** Supplied entries follows **

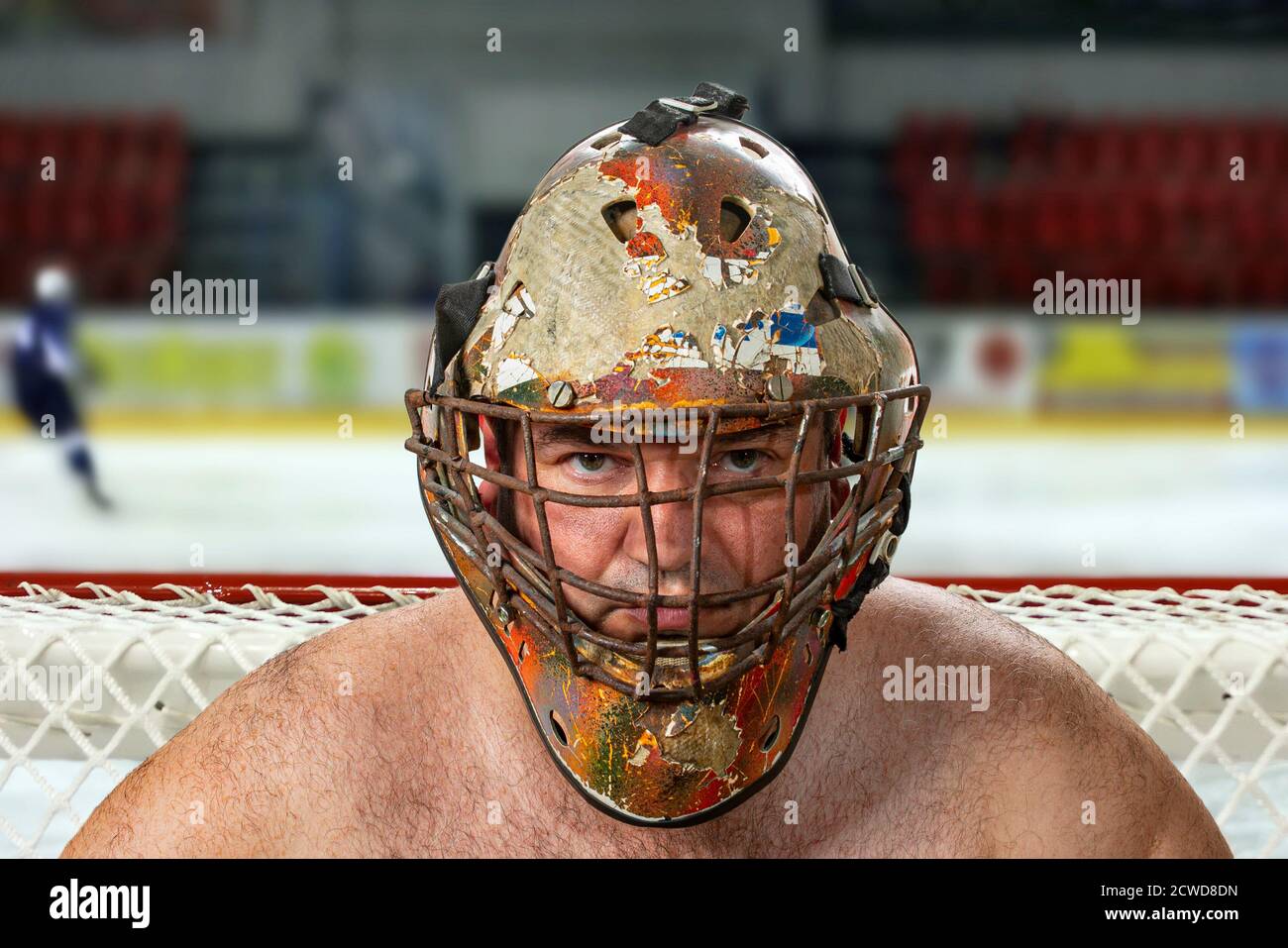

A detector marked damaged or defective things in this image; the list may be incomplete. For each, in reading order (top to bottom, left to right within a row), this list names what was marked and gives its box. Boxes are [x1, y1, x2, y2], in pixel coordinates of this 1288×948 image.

rusty cage visor [404, 384, 923, 701]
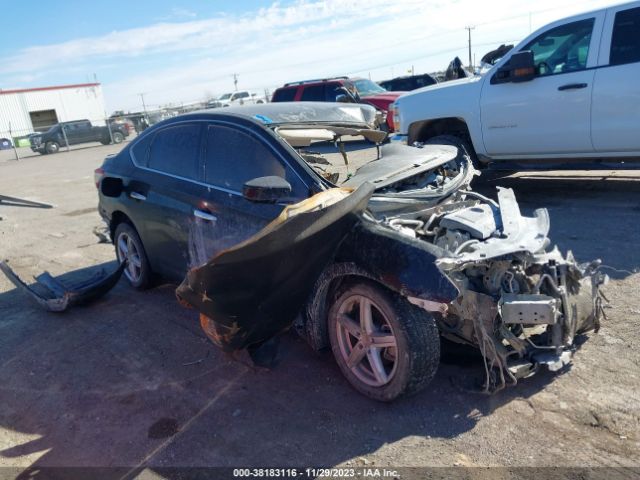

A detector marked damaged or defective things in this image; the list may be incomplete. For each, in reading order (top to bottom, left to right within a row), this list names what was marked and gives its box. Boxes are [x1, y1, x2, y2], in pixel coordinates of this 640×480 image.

damaged door panel [0, 260, 126, 314]
torn hood [175, 182, 376, 350]
damaged door panel [175, 184, 376, 352]
severely damaged sedan [95, 104, 604, 402]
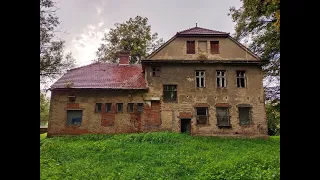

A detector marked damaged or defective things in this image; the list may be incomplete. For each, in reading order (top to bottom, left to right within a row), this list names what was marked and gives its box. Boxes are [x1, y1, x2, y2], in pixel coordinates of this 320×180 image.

broken window [162, 84, 178, 102]
broken window [66, 109, 82, 125]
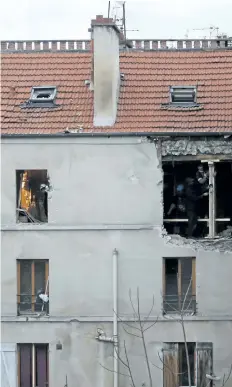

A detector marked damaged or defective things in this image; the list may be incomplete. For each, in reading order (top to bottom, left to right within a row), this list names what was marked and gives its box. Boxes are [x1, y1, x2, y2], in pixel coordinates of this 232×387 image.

broken window [169, 87, 197, 104]
broken window [16, 171, 50, 224]
broken window [163, 161, 232, 239]
broken window [17, 260, 49, 316]
broken window [163, 258, 196, 316]
broken window [18, 346, 49, 387]
broken window [163, 342, 212, 387]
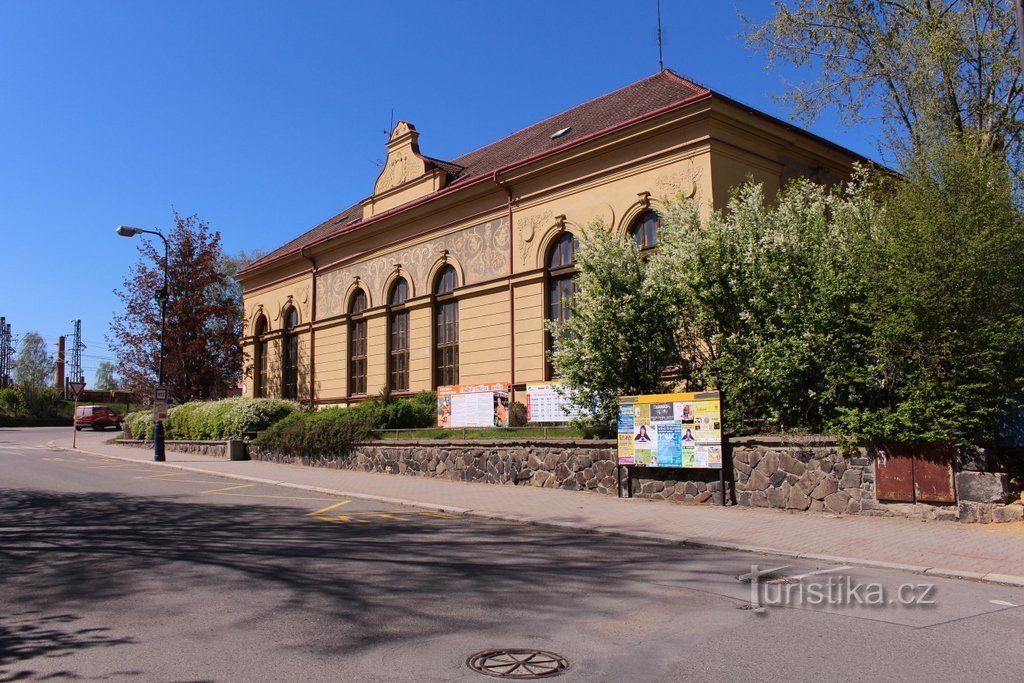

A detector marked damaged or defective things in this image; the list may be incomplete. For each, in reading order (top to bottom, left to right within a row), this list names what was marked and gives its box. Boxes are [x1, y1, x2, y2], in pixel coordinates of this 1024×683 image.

rusty metal gate [876, 446, 954, 505]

** End of Supplied entries **

▶ What you need to do
Where an entry includes an image, skip the image and return everything else exactly.

▶ Written answer
A detector marked damaged or defective things in this image; the list may be incomplete. For each, in reading order (top to bottom, left to right within a row), this list names what was marked and gives its box. Boxes are [x1, y1, x2, y2], in pixel coordinates of this 1288×948 image.

rusty cage visor [404, 384, 923, 701]

A detector marked damaged or defective things in this image; the list may be incomplete. For each, in reading order (top to bottom, left to right within a row), this list names what was marked and gives its box. Boxes are [x1, y1, x2, y2], in pixel coordinates of this 640×480 image.

damaged door panel [0, 260, 126, 314]
torn hood [175, 182, 376, 350]
damaged door panel [175, 184, 376, 352]
severely damaged sedan [95, 104, 604, 402]

A detector marked damaged or defective things in this image; the list may be incomplete. For each, in reading order (top to bottom, left to right within a row), this list names what was marked and gives its box. Boxes are [x1, y1, x2, y2], in pixel coordinates of this 320×180 image.

broken window [162, 84, 178, 102]
broken window [66, 109, 82, 125]

A detector marked damaged or defective things in this image; the list may be incomplete. For each, in reading order (top to bottom, left to right within a row), this list names what was marked and gives its box. Boxes are [x1, y1, x2, y2], in pixel coordinates of this 232×387 image.

broken window [169, 87, 197, 104]
broken window [16, 171, 50, 224]
broken window [163, 161, 232, 239]
broken window [17, 260, 49, 316]
broken window [163, 258, 196, 316]
broken window [18, 346, 49, 387]
broken window [163, 342, 212, 387]

A detector marked damaged or defective things in this image; the list may be incomplete. For each, in reading order (top to bottom, left to right within a row), this list names what was marked and gives its box. Boxes are [x1, y1, x2, y2], in pixel coordinates of this 1024×683 image.

rusty metal gate [876, 446, 954, 505]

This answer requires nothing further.